Party chat was enabled in Steam in 2007, and Steam Cloud Saving appeared the year after that. And it has always been free.
Xbox Live introduced universal chat in 2002. If you wanted chat that was guaranteed to work, you paid the $50 a year fee.
As for PC, I can only talk from my experiences, and where I tried online a few times on PC, it was a nightmare. It wasn't at all robust and trying to coordinate three people, some evenings we never got to play anything. If you wanted to play a game, you had to create an account. Then host a game. Then the others would have to find it. You'd try chat in game and it might work, might not, so then you'd try multitasking Skype in the background.
"Can you see my game?"
"No."
"Okay. I'll log off and you try."
"Right. This is my server and the password is BOB."
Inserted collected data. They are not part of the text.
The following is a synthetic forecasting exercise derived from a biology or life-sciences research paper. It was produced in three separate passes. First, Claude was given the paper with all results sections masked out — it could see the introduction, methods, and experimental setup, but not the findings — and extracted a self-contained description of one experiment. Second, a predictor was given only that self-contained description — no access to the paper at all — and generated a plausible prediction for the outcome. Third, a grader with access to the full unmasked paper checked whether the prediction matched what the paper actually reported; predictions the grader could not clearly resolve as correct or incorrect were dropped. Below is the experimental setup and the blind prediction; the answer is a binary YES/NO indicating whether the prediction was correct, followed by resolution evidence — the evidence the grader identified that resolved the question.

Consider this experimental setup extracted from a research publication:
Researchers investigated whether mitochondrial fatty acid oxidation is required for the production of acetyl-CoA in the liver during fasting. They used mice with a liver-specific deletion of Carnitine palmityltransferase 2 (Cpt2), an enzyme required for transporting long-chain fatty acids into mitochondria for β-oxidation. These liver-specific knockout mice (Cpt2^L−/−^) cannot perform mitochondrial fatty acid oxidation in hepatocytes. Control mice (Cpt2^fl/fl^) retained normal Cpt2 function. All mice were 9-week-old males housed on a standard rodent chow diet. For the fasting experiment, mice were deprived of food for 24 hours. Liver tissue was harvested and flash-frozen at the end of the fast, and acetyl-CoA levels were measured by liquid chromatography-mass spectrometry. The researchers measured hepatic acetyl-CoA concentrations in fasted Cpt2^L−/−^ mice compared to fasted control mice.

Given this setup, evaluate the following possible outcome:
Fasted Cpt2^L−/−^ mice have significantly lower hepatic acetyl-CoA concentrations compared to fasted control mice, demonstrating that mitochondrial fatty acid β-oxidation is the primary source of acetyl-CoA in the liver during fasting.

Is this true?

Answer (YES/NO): YES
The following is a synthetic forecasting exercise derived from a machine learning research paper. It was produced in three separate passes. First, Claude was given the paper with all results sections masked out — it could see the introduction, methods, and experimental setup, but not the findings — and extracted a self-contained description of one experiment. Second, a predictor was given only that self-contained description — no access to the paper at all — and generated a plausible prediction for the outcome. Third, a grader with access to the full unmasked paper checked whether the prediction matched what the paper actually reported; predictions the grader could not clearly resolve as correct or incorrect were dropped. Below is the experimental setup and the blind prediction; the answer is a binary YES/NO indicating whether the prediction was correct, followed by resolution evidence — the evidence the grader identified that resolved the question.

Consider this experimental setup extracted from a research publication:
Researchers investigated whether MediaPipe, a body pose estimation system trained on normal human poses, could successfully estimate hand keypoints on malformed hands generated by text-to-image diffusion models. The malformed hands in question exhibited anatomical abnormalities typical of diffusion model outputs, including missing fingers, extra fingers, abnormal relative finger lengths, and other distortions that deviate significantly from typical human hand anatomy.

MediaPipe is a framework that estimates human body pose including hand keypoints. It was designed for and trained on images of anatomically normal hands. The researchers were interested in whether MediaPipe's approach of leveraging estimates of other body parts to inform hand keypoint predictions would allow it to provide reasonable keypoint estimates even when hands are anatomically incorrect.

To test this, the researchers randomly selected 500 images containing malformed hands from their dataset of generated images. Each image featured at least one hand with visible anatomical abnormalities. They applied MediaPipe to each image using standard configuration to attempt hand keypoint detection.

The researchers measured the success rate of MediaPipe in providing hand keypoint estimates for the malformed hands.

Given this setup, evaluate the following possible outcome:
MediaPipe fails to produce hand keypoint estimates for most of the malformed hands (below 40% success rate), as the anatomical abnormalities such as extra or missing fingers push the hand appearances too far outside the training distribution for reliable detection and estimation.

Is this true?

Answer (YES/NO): NO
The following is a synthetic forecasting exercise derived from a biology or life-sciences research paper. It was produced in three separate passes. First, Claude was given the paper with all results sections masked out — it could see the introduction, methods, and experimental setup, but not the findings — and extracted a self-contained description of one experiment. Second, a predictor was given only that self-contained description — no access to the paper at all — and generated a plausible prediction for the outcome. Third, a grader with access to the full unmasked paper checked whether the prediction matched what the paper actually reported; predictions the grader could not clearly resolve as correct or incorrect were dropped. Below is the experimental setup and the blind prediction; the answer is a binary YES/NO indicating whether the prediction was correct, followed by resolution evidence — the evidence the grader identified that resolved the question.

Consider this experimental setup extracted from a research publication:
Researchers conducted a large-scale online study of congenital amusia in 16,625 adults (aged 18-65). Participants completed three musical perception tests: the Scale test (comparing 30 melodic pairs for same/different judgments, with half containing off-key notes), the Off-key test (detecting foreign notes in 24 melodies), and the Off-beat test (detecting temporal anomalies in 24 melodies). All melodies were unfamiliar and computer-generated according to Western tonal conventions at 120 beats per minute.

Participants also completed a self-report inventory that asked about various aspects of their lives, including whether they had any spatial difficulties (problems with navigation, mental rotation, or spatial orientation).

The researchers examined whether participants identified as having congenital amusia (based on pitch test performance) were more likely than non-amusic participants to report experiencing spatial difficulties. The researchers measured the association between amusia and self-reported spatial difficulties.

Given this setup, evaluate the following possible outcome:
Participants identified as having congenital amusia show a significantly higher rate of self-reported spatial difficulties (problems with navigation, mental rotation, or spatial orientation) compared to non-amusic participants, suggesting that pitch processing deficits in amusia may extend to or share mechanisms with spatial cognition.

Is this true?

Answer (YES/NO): YES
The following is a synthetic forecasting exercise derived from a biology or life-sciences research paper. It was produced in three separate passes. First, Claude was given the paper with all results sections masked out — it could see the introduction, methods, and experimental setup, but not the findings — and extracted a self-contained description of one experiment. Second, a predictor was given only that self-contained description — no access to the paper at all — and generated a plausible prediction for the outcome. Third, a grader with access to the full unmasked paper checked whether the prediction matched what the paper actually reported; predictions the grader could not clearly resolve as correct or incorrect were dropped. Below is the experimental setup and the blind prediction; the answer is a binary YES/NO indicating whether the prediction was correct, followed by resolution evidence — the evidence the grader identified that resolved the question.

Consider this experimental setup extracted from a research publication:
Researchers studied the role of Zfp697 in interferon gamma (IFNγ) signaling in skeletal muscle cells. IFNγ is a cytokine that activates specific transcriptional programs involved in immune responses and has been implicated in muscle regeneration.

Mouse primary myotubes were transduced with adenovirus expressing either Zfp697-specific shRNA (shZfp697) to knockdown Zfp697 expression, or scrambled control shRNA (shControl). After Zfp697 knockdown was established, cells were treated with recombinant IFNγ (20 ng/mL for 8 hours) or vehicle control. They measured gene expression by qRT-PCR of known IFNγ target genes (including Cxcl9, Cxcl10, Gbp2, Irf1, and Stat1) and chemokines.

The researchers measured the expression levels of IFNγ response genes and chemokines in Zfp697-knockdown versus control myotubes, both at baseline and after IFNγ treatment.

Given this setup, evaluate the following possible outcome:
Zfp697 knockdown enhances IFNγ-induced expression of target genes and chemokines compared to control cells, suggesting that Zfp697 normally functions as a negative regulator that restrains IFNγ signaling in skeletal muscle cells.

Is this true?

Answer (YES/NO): NO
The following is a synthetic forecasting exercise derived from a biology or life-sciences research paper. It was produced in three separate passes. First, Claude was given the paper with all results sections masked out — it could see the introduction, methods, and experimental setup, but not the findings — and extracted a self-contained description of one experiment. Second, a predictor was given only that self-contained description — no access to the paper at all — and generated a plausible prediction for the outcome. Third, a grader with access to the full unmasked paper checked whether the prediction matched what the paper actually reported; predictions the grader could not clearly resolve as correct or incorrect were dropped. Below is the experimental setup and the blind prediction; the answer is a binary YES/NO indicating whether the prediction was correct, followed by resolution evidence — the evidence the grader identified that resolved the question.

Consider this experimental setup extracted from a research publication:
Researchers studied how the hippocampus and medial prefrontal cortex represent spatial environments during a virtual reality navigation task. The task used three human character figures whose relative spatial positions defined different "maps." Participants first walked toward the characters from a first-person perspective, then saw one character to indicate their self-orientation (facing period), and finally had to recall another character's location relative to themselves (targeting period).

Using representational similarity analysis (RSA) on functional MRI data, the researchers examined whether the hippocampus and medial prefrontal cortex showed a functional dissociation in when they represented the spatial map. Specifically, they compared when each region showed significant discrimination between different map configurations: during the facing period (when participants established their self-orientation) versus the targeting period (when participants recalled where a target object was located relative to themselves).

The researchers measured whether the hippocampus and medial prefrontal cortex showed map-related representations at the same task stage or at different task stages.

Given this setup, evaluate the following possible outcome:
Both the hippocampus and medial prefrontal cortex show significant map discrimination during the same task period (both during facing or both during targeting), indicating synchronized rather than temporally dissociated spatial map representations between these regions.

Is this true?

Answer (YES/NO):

"Found it. Connecting. Connecting. Yeah, I'm on."
"Where's Richard?"
"It just keeps dropping me out whenever I connect."
"Okay, let's try Richard hosting."
etc.
That was also true of PS3 on occasions such as Borderland's chat being screwed up in game and never being fixed, and no background-chat mode on PS3 to use that service instead. PS4 is the first console I've owned where online is robust and seamless. For £40 a year, including a couple dozen games, to not have to deal with those online headaches, it's worth it.